3.2 De enige door de man in cassatie aangevoerde klacht is vervat in middel I en houdt in dat het Hof heeft nagelaten te beslissen op het verzoek van de man om ‘’de achterstand in alimentatiebetalingen (…) te bepalen op nihil dan wel een te bepalen bedrag’’.
De klacht is op zichzelf gegrond, maar ziet eraan voorbij dat alsnog aan het Hof kan worden verzocht: een oordeel te geven omtrent de vraag of de aan zijn eindbeschikking ten grondslag gelegde overeenstemming van partijen mede betrekking had op de tot 1 juli 1992 ontstane alimentatieschuld van de man, en zo ja, wat die overeenstemming dienaangaande inhield, voorts bij bevestigende beantwoording van die vraag zijn eindbeschikking aan te vullen met een verklaring voor recht op dat punt, en bij ontkennende beantwoording van voormelde vraag alsnog te beslissen op het desbetreffende verzoek van de man.
Het bepaalde in art. 399 Rv., in verbinding met art. 426 lid 4, brengt derhalve mee dat de klacht niet-ontvankelijk is.

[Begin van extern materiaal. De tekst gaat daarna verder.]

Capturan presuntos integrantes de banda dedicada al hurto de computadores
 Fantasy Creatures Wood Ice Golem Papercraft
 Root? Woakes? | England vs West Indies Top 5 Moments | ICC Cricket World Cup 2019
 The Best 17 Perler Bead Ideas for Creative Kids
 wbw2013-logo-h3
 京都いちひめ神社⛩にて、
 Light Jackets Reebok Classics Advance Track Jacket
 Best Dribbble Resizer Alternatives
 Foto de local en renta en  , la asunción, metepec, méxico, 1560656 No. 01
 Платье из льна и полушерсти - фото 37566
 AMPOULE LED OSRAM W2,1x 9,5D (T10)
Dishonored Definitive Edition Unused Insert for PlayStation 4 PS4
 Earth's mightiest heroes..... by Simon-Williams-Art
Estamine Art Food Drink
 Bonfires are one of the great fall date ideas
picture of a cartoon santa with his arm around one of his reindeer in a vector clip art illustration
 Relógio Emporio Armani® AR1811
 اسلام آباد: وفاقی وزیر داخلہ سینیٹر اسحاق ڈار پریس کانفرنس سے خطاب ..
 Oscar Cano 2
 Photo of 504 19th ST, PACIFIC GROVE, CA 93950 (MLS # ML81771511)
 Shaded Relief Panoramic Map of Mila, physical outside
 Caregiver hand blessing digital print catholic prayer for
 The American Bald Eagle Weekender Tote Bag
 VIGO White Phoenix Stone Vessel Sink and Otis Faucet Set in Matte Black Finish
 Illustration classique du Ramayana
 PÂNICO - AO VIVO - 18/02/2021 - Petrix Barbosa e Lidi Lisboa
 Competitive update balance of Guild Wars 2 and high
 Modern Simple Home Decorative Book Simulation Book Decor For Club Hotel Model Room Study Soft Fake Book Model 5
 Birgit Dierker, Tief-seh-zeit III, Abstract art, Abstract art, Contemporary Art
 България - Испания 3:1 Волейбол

3.3 Tegen de tussenbeschikking van het Hof zijn geen klachten aangevoerd. De man moet derhalve ook in zoverre niet-ontvankelijk worden verklaard.
4. Beslissing
De Hoge Raad:
verklaart de man niet-ontvankelijk in zijn beroep;
compenseert de kosten van het geding in cassatie aldus dat iedere partij de eigen kosten draagt.
Deze beschikking is gegeven door de raadsheren Roelvink, als voorzitter, Neleman en Nieuwenhuis, en in het openbaar uitgesproken door de raadsheer Heemskerk op
10 juni 1994.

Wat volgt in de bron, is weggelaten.